Thanks to everyone for their thoughts here. We’re really excited about Landmand, and can’t wait for the opening in the latter part of the year next year. I hope that a lot of you will have the opportunity to make it out next year! Should you head that way, shoot me a DM. If I’m around, it would be fun to meet up & play a few holes….
Re: a few of the comments on “maximalism”, I thought I’d offer a few thoughts from our end…
-It might be a matter of semantics, but I don’t see Landmand as a “maximalist” project. To me, maximalism implies a gratuitous amount of earth moving simply for the sake of moving dirt. That wasn’t actually our approach at all. We inherited a 550 acre piece of land, which has such severe elevation changes across it that simply laying a golf course down on top of the existing contours was an impossibility. What we attempted to do, and what I think we succeeded in (thanks in large part to an extremely talented crew) was in moving the minimal amount of dirt required to build walkable & compelling holes, but not any more than necessary to achieve this goal. In some cases, that “minimal” amount of dirt was massive quantities of earth. On places like the 12th hole, golf holes were built directly onto the existing grade and very little earth was moved. Each hole or section of the course presented a new set of questions and the proper answer for each depended on the pre-construction nature of that hole, but the overarching goal in each case was to build holes that would “hide the fill” & blend back into grade in a natural & appealing way. Thanks again to the talented crew & the massive landscape, the tie-ins work and the presentation is natural & appealing to the eye.
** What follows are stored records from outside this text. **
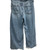 Used Unbranded Denim 14-32 60135-S000100566 View 2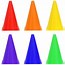 Image result for Cone Toy
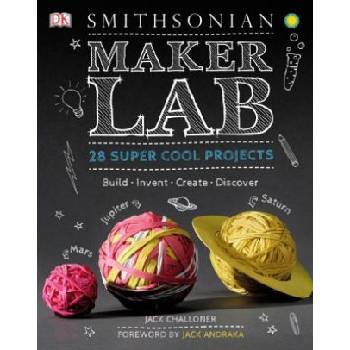 Maker Lab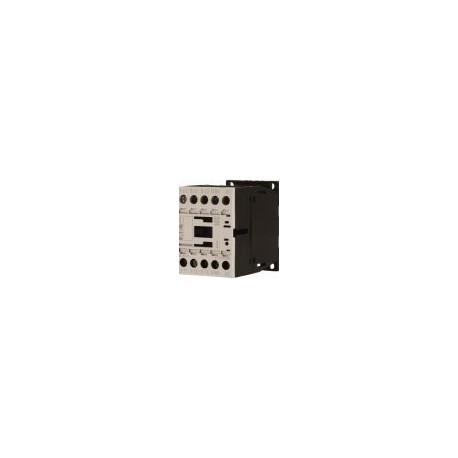 DILM7-10 (220V50HZ,240V60HZ) EATON 276549 CONTACTOR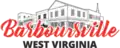 Official logo of Barboursville, West Virginia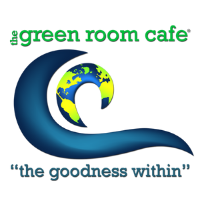 the Florida Beach Break Directory Green Room Cafe in Cocoa Beach FL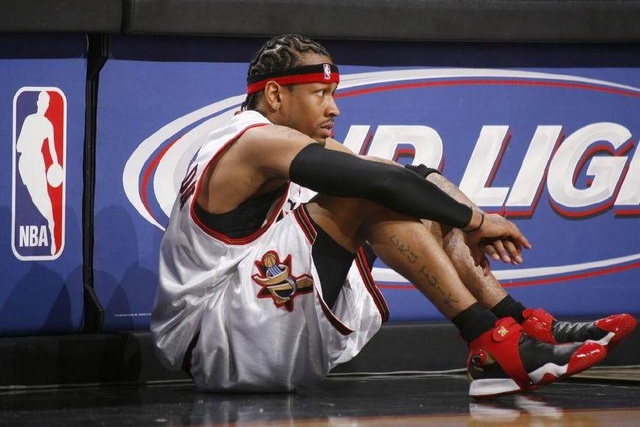 而今年依旧 而今年依旧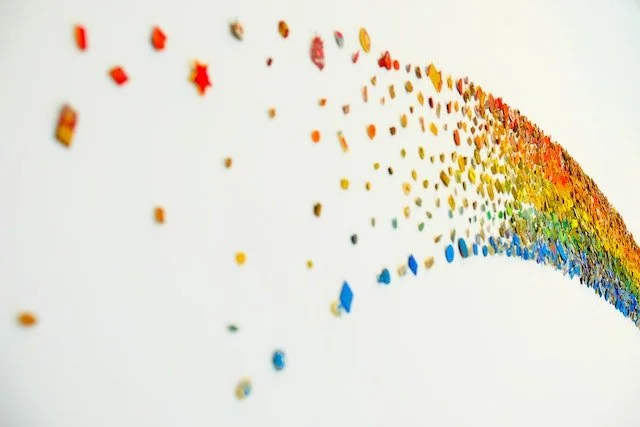 How to Cope If Your State's Anti-LGBTQ+ Bills Make You Feel Unsafe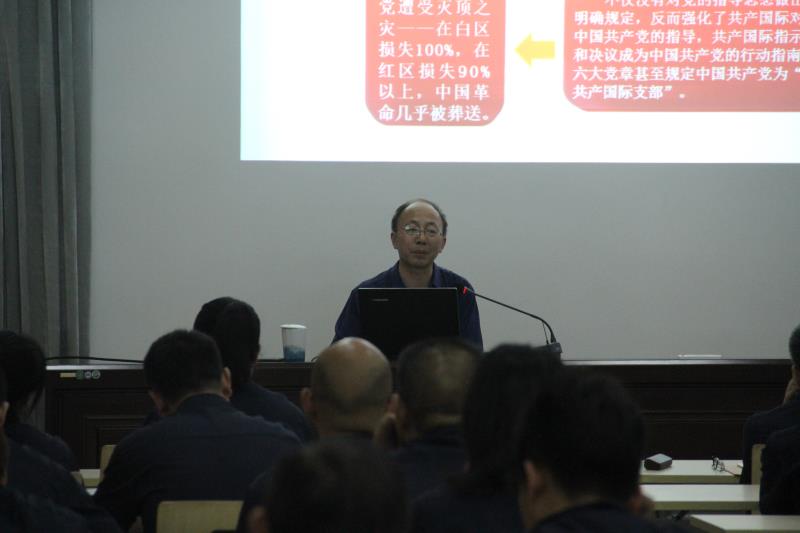 qy千亿-千亿(国际)唯一官方网站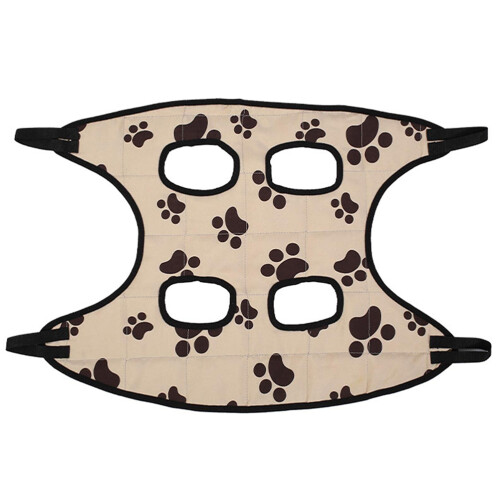 De Toilettage Pour Chat De Serrage Coupe D'ongles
When Ron Whitten visited the site, he made a comment that really stuck with me & was something I had not previously considered. What he said was that Landmand offers people the opportunity to walk around and interact with a piece of land that you wouldn’t otherwise take a leisurely stroll on…it simply wasn’t a piece of land you’d go walk around on because it was so severe. By virtue of the quantity of earth that was moved, it is walkable and allows one to experience that landscape in a way that was previously impossible.